Is there a healthy way to lose weight? After rehearsing all day, more exercise pushes me toward exhaustion. Help! —Alyssa
This is tricky—the ballet industry puts enormous pressure on dancers to be thin. That can lead some to go to drastic, unhealthy measures to lose weight, whether they need to or not. Adding low-impact cardio or interval training to your routine can help, but it sounds like extra workouts might put you at risk of injury with your current schedule.
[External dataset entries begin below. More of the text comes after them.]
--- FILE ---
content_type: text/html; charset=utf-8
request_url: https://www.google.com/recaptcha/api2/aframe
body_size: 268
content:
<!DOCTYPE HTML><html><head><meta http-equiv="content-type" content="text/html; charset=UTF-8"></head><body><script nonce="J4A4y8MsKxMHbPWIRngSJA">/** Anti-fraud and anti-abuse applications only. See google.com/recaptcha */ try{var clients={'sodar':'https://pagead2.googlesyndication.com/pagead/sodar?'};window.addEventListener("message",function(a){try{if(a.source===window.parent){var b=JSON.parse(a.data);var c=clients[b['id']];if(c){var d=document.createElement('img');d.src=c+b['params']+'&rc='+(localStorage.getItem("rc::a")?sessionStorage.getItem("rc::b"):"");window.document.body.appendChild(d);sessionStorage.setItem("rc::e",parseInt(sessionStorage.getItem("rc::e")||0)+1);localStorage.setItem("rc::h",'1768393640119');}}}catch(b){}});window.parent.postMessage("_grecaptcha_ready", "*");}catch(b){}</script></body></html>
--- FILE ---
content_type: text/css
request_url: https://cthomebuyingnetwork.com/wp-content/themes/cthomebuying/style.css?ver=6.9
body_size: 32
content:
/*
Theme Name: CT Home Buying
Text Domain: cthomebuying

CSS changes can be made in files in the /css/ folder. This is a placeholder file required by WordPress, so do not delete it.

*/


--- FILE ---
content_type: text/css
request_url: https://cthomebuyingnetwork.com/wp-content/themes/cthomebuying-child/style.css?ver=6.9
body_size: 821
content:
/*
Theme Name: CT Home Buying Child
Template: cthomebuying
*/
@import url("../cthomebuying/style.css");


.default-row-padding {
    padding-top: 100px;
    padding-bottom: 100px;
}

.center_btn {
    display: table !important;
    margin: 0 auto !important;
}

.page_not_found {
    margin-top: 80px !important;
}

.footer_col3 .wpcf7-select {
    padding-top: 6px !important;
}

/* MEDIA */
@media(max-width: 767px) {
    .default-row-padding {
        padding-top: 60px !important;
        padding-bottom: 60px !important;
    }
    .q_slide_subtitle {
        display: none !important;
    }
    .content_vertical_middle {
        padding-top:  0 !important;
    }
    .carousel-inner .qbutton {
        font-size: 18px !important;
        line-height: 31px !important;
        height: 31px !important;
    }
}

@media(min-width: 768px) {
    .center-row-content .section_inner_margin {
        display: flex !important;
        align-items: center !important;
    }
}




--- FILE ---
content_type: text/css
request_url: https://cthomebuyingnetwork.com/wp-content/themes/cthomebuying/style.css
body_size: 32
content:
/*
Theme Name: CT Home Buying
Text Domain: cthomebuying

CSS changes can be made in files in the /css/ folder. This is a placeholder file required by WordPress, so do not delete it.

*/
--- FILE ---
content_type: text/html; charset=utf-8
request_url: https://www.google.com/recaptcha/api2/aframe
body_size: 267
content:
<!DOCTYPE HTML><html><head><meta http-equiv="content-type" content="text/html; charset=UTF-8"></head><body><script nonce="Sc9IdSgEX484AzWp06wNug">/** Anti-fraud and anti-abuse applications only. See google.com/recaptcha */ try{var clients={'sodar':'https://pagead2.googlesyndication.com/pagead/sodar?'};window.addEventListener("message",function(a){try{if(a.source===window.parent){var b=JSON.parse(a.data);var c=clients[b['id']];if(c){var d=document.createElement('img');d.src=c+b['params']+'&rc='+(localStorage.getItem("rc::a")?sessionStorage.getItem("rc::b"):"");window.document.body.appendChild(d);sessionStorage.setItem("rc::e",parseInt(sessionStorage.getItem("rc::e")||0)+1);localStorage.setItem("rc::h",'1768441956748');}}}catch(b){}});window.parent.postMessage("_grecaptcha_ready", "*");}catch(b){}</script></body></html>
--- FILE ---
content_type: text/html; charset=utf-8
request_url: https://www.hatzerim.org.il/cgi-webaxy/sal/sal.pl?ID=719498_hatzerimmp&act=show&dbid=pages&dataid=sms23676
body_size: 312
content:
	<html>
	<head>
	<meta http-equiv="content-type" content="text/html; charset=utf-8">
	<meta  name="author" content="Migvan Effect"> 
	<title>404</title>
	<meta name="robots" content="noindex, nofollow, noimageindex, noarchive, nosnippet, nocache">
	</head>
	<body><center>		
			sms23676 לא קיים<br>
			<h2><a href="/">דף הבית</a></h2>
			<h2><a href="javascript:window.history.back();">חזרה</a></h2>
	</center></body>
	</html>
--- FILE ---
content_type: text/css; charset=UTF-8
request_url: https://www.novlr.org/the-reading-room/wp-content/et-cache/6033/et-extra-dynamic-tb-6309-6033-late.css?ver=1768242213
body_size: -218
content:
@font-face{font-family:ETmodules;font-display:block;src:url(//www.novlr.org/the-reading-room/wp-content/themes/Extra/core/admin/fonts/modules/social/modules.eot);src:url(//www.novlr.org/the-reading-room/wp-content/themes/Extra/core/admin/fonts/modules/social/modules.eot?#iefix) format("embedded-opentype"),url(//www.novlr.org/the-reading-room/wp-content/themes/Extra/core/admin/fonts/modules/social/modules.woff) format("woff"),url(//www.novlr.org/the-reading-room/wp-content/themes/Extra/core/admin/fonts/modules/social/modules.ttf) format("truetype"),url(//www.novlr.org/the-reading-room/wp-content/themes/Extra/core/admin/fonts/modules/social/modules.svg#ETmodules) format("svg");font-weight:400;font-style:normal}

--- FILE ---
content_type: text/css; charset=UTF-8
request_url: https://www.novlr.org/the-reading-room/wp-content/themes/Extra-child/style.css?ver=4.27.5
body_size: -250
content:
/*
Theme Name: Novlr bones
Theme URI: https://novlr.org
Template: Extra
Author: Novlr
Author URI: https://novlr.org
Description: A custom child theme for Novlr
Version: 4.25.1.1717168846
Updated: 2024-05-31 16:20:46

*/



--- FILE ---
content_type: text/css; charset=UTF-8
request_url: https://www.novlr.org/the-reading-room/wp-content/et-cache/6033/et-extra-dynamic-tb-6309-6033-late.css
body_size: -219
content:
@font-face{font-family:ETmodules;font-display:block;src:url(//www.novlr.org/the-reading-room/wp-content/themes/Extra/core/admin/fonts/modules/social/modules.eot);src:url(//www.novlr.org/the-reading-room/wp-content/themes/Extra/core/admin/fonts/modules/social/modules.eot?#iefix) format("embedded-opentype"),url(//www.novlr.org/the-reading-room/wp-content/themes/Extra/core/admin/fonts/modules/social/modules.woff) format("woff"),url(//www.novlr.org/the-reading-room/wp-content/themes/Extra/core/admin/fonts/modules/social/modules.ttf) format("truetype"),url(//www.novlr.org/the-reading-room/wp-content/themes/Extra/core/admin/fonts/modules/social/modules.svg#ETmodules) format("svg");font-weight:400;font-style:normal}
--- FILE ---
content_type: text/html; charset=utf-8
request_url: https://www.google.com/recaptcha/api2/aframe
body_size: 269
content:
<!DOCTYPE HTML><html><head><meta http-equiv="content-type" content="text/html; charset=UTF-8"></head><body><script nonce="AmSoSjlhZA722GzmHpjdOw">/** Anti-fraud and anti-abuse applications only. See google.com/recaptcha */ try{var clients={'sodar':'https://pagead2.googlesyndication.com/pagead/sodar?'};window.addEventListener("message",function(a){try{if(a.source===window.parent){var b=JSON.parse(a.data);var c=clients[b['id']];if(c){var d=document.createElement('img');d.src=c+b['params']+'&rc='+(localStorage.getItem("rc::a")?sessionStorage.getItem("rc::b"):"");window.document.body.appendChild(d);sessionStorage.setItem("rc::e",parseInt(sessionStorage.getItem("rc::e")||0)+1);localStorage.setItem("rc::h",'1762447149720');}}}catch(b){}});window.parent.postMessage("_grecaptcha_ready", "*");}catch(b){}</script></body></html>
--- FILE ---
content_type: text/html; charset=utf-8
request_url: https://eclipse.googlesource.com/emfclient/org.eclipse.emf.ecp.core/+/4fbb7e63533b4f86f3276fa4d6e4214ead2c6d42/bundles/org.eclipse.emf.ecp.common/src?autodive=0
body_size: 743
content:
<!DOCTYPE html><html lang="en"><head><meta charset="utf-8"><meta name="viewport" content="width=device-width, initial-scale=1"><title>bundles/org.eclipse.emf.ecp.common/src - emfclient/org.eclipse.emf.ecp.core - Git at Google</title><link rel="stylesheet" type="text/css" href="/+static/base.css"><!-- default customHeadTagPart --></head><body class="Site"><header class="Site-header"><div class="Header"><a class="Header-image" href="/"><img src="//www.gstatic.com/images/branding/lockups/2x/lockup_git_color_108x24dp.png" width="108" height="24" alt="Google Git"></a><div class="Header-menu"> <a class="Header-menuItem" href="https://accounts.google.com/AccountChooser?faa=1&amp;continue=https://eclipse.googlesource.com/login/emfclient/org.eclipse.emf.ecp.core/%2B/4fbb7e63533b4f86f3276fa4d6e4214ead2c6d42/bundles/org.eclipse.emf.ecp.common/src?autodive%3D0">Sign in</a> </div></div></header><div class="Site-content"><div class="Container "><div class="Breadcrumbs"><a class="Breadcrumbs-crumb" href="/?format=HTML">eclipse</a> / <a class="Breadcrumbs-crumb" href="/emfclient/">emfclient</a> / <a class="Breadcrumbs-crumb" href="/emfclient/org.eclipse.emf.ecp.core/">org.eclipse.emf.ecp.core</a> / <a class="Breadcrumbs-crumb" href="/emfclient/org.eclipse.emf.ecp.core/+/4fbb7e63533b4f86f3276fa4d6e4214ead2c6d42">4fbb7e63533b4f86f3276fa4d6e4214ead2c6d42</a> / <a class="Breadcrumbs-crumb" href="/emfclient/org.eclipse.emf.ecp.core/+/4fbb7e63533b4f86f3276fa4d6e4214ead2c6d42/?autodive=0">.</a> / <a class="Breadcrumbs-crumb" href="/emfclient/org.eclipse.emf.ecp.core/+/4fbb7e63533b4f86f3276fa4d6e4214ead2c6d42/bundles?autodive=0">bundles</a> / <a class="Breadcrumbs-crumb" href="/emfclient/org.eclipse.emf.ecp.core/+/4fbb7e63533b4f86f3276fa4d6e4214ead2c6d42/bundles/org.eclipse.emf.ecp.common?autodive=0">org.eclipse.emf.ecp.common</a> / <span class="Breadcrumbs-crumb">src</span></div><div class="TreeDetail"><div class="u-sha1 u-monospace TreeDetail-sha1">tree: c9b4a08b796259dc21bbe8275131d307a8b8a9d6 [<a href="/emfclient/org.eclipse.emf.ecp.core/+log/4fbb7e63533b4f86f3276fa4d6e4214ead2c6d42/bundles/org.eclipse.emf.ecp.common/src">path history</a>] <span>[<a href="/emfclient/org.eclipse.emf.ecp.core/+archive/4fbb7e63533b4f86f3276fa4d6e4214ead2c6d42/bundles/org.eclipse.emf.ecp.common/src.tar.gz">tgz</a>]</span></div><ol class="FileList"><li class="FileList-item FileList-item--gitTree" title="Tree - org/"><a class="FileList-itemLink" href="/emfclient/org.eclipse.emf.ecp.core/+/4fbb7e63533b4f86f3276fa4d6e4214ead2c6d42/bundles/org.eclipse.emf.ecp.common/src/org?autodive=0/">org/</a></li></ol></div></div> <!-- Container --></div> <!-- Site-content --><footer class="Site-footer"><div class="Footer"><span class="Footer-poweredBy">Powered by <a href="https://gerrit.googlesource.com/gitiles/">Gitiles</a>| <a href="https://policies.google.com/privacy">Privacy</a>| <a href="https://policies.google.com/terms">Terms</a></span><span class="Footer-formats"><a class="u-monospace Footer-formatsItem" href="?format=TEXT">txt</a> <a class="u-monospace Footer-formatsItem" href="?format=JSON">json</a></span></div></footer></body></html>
For now, you can focus on eating differently, not less. Skipping meals or eating erratically will only confuse your body. In fact, Peggy Otto Swistak, a registered dietitian nutritionist (RDN) for Pacific Northwest Ballet, notes that many dancers don't eat enough calories to begin with. "When you decrease your food intake, your metabolism slows down," she says. "The body goes into a 'conserve and preserve' mode because it thinks it's starving." It's critical to spread your caloric intake throughout the day, with meals and snacks every few hours.
Increasing the amount of lean protein (beans, low-fat dairy, white meat and more) in your diet and decreasing carbohydrates may help, too, as your body burns more calories to digest protein. But don't cut out carbs completely—your muscles and brain need them for fuel. However, every body is different, so consult a registered dietitian nutritionist who works with dancers. "An RDN would look at the grams of protein and carbohydrates in your diet and do some fine-tweaking," says Swistak. She recommends consulting eatright.org, which can help you find a specialist in your area.